Hoje a internet é totalmente monopolizada por grandes conglomerados que comandam as plataformas e sofre para continuar relevante no meio de um ruído generalizado de um punhado de gente rasa e mesquinha. Esse ruído tem sido utilizado por grupos, políticos e organizações diversas para manipular o público.

Nesse ambiente tóxico as tretas acontecem diariamente, mas poucas vezes esses imbróglios migram da internet para a mídia tradicional, conseguindo uma visibilidade mais abrangente. 

A maior treta entre YouTubers até hoje

Desde a semana passada uma dessas confusões está conseguindo mobilizar internautas no mundo todo e vem recebendo atenção de boa parte da imprensa. A confusão é entre o maquiador e influenciador James Charles e a YouTuber Tati Westbrook, maquiadora de dotes discutíveis que faz resenhas de novos produtos cosméticos e tem uma empresa de vitaminas as quais, supostamente, ajudam na aparência. No entanto as vendas das vitaminas de Tati estão problemáticas. Há um ingrediente na fórmula, o Saw Palmetto, que interfere no controle de natalidade. Essa substância, que também é usada no tratamento do câncer de próstata, é extraído de uma fruta da palmeira. A interferência no controle de natalidade tem sido noticiada em sites de medicina, como o Web MD.

A confusão teve início em meados de abril quando a YouTuber Tati, de 37 anos, postou um vídeo no stories do Instagram chorando e se dizendo injustiçada por seus amigos, sem mencionar nomes. O motivo se soube logo depois, por conta de um post nas redes sociais de seu amigo e grande influenciador da atualidade, James Charles. Durante o fim de semana do festival de música Coachella, James fez um acordo com uma empresa concorrente à de Westbrook, a Sugar Bear Hair, que produz vitaminas  semelhantes e inclusive está no mercado há muito mais tempo que a Halo Beauty, de Tati. 

James pediu publicamente desculpas a Tati por ter feito o acordo com a empresa concorrente. Na verdade ele não deveria nem ter pedido desculpas, já que não trabalha para a empresa da amiga, ou seja, não tem nenhum tipo de contrato com ela. Porém, na tentativa de manter a amizade viva, ele fez o post se desculpando por ter promovido um produto concorrente ao dela. 

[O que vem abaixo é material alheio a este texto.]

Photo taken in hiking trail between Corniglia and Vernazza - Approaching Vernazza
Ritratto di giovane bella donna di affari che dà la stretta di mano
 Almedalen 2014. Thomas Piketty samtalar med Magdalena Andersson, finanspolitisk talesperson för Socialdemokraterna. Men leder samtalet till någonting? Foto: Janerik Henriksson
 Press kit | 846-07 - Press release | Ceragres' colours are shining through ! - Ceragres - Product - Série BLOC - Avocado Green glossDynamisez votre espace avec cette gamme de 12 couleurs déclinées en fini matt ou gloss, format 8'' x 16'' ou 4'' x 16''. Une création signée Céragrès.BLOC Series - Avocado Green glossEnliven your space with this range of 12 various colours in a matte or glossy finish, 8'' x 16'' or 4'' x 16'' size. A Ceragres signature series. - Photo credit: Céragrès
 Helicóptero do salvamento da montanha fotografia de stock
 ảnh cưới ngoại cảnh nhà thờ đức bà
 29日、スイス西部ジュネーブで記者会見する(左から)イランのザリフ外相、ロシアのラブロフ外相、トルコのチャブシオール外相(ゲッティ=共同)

Não só Tati Westbrook ignorou o post do amigo, como dias depois, na sexta, 10 de maio, ela postou um vídeo no YouTube que hoje, 16 de maio, já passa de 45 milhões de visualizações. No vídeo ela acusa James Charles de traição e se põe a fazer julgamentos sobre a vida afetiva do rapaz que tem apenas 19 anos e sempre fala em suas redes sociais que nunca teve um namorado firme. Segundo ela, Charles, que é gay assumido, é um “predador sexual” que tenta “convencer” meninos hetero de que eles são gays. 

O vídeo se tornou viral e desencadeou uma revolta contra James Charles que vem se traduzindo em milhares de pessoas saindo de seu canal no YouTube. Em 5 de maio James Charles tinha mais de 16 milhões de inscritos e agora ele tem cerca de 13 milhões. Foi uma perda de cerca de 3 milhões num período inferior a uma semana. 

James Charles postou nova resposta, um vídeo se desculpando, e nem assim a vlogueira se dignou a conversar com o amigo pessoalmente, em particular. Tati, no entanto, está ganhando e muito com a treta. Seu canal pulou de 6 para 10 milhões de inscritos em menos de uma semana.

Os dois vídeos estão rendendo fortunas aos dois YouTubers e passam das dezenas de milhões de visualizações, o que significa que eles vão receber quantias enormes de suas cotas de publicidade na plataforma. 

Dezenas de canais no YouTube estão fazendo lives com a contagem dos inscritos dos dois canais, de Tati e de James. É uma sede de sangue do público que se traduz também em comentários homofóbicos por toda a internet. 

Tati promove em seu vídeo Bye Sister um verdadeiro linchamento virtual de James Charles. Só se vê nos comentários humilhação atrás de humilhação e sem nenhuma prova. Um verdadeiro caso de bullying com viés homofóbico. 

Não só a YouTuber fala em traição, o que não corresponde à verdade, como ela destaca detalhes sobre uma suposta investida do amigo sobre um garçom. O problema é que foi o tal garçom quem procurou James através dos DM do Instagram e quis marcar encontro, o que acabou acontecendo. 

Com a confusão criada pela maquiadora, o garçom fez um vídeo onde afirma ter procurado James e que ele ‘beija mal”. É realmente um festival de gente periférica querendo lucrar com a treta histórica.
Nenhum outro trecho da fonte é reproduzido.